All of which brings me to the title of this piece. Time was (when I had a weekly readership in the thousands) that I could put the word on the street in my newspaper column and within a few days I would get what I was looking for. Now that my readership is reduced to about 100 blog readers a week and 50 Facebook friends, it may be more difficult but I’m giving it a try.
I am looking for a two-row corn planter, preferably of the John Deere variety, but definitely one that has a fertilizer bin. Although I expect to build up the organic strength of my soil with my own homegrown mulch eventually, I learned enough from my first time around to know that going totally organic is not easy, and unlike the last time, I want this to be a profitable venture!
Ironically, I did own an old JD two-row corn planter for many years. Since it has been 16 years since my auction, however, I couldn’t quite remember whether I sold it in 1993 when I quit farming. A search of the old farm turned up another mystery. I found pieces of my two-row planter completely disassembled in an old barn!
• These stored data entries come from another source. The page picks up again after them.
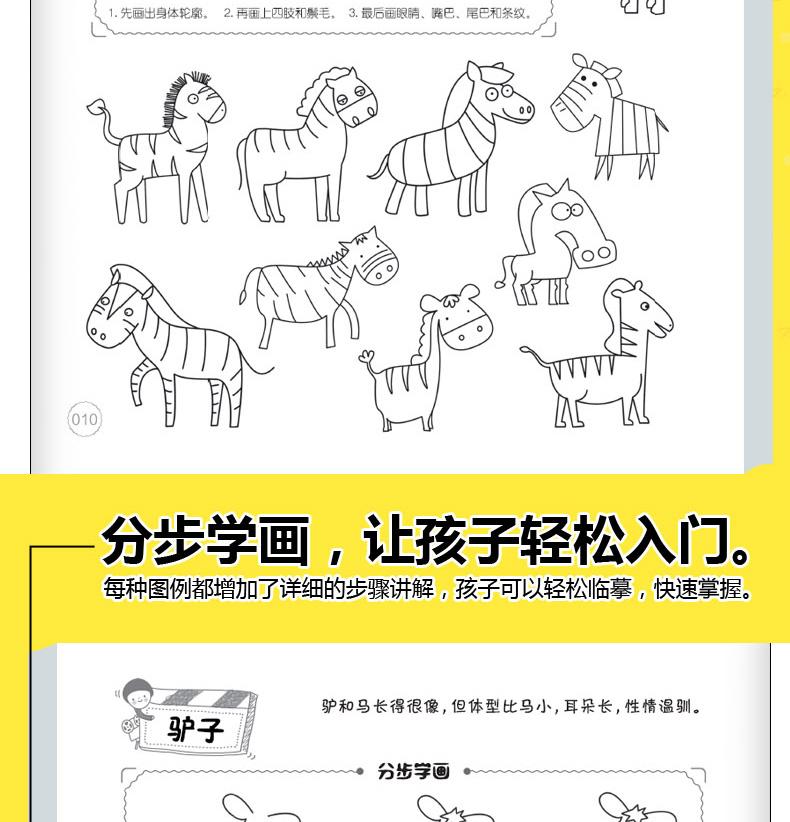 1. 先画出身体轮廓。 2. 再画上四肢和鬃毛。 3. 最后画眼睛、嘴巴、尾巴和条纹。

010

分步学画，让孩子轻松入门。

每种图例都增加了详细的步骤讲解，孩子可以轻松临摹，快速掌握。

驴子

驴和马长得很像，但体型比马小，耳朵长，性情温驯。

分步学画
I have a very vague recollection of wanting to use the frame and the undercarriage for some other purpose, but I can’t remember exactly what, and it appears to be long gone. That was probably not one of my best decision, because nowadays a fully functioning planter of that vintage can bring from $500 to $1,000. It seems that I am not the only person going back to the land on a small scale!
In any case, if you know of another old planter gathering dust in a barn somewhere, let me know. If it’s a John Deere, we might just have enough pieces between us to make it work.